Assignment:
Please write out, exactly as given, every line of the entries below up to and including the line with "genus: Petroica".
Given data below:
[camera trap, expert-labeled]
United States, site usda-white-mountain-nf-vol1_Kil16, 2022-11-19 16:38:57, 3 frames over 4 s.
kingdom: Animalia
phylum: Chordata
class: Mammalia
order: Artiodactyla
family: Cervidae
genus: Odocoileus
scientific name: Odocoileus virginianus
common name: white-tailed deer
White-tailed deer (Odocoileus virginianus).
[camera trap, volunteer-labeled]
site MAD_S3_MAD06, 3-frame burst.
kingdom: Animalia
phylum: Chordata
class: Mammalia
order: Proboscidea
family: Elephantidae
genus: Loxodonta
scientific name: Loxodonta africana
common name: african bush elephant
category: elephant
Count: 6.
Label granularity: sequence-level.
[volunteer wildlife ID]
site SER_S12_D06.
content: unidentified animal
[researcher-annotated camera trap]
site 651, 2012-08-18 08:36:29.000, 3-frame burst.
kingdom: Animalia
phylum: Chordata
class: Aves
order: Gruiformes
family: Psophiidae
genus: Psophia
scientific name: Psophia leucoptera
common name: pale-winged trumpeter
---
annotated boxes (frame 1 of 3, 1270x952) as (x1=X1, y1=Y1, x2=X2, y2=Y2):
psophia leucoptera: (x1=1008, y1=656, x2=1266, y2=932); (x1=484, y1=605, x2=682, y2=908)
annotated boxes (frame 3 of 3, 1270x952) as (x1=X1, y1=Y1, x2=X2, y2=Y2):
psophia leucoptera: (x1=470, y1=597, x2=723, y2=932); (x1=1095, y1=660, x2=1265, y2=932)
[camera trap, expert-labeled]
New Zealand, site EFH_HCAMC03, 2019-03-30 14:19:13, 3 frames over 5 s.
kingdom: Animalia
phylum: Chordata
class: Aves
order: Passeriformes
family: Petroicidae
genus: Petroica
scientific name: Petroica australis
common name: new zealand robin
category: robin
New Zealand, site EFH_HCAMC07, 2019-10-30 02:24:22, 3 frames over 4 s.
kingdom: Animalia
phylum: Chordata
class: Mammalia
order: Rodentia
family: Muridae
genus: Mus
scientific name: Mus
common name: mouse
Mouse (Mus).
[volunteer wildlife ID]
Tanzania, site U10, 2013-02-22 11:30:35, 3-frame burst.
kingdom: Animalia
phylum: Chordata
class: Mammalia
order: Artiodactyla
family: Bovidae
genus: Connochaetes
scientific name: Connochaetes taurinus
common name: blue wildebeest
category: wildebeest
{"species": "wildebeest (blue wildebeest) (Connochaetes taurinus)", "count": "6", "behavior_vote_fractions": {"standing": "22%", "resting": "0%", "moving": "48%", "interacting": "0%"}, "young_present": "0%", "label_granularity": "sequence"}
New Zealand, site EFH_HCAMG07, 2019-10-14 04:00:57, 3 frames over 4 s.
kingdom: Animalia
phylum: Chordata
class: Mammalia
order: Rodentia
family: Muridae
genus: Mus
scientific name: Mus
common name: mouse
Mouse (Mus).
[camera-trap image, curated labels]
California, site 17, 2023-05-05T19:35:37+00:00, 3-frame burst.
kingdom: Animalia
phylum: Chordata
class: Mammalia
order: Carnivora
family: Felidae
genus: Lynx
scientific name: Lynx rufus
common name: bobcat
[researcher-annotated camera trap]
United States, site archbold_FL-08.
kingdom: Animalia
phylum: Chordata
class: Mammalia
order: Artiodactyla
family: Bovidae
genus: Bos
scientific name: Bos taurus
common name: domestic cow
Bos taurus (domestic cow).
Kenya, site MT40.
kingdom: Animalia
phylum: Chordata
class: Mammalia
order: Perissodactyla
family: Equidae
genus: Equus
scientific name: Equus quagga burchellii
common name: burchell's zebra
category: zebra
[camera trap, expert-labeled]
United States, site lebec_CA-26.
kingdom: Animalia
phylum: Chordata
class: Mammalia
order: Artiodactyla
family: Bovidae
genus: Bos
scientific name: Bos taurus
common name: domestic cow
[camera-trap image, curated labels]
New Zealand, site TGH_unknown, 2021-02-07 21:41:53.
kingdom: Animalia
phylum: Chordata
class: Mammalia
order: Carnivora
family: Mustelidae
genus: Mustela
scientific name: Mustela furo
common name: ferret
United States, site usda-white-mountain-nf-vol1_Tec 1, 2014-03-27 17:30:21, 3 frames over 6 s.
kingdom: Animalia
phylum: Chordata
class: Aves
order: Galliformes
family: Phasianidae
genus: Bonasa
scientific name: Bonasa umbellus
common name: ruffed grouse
End of Given data.
Written solution:
[camera trap, expert-labeled]
United States, site usda-white-mountain-nf-vol1_Kil16, 2022-11-19 16:38:57, 3 frames over 4 s.
kingdom: Animalia
phylum: Chordata
class: Mammalia
order: Artiodactyla
family: Cervidae
genus: Odocoileus
scientific name: Odocoileus virginianus
common name: white-tailed deer
White-tailed deer (Odocoileus virginianus).
[camera trap, volunteer-labeled]
site MAD_S3_MAD06, 3-frame burst.
kingdom: Animalia
phylum: Chordata
class: Mammalia
order: Proboscidea
family: Elephantidae
genus: Loxodonta
scientific name: Loxodonta africana
common name: african bush elephant
category: elephant
Count: 6.
Label granularity: sequence-level.
[volunteer wildlife ID]
site SER_S12_D06.
content: unidentified animal
[researcher-annotated camera trap]
site 651, 2012-08-18 08:36:29.000, 3-frame burst.
kingdom: Animalia
phylum: Chordata
class: Aves
order: Gruiformes
family: Psophiidae
genus: Psophia
scientific name: Psophia leucoptera
common name: pale-winged trumpeter
---
annotated boxes (frame 1 of 3, 1270x952) as (x1=X1, y1=Y1, x2=X2, y2=Y2):
psophia leucoptera: (x1=1008, y1=656, x2=1266, y2=932); (x1=484, y1=605, x2=682, y2=908)
annotated boxes (frame 3 of 3, 1270x952) as (x1=X1, y1=Y1, x2=X2, y2=Y2):
psophia leucoptera: (x1=470, y1=597, x2=723, y2=932); (x1=1095, y1=660, x2=1265, y2=932)
[camera trap, expert-labeled]
New Zealand, site EFH_HCAMC03, 2019-03-30 14:19:13, 3 frames over 5 s.
kingdom: Animalia
phylum: Chordata
class: Aves
order: Passeriformes
family: Petroicidae
genus: Petroica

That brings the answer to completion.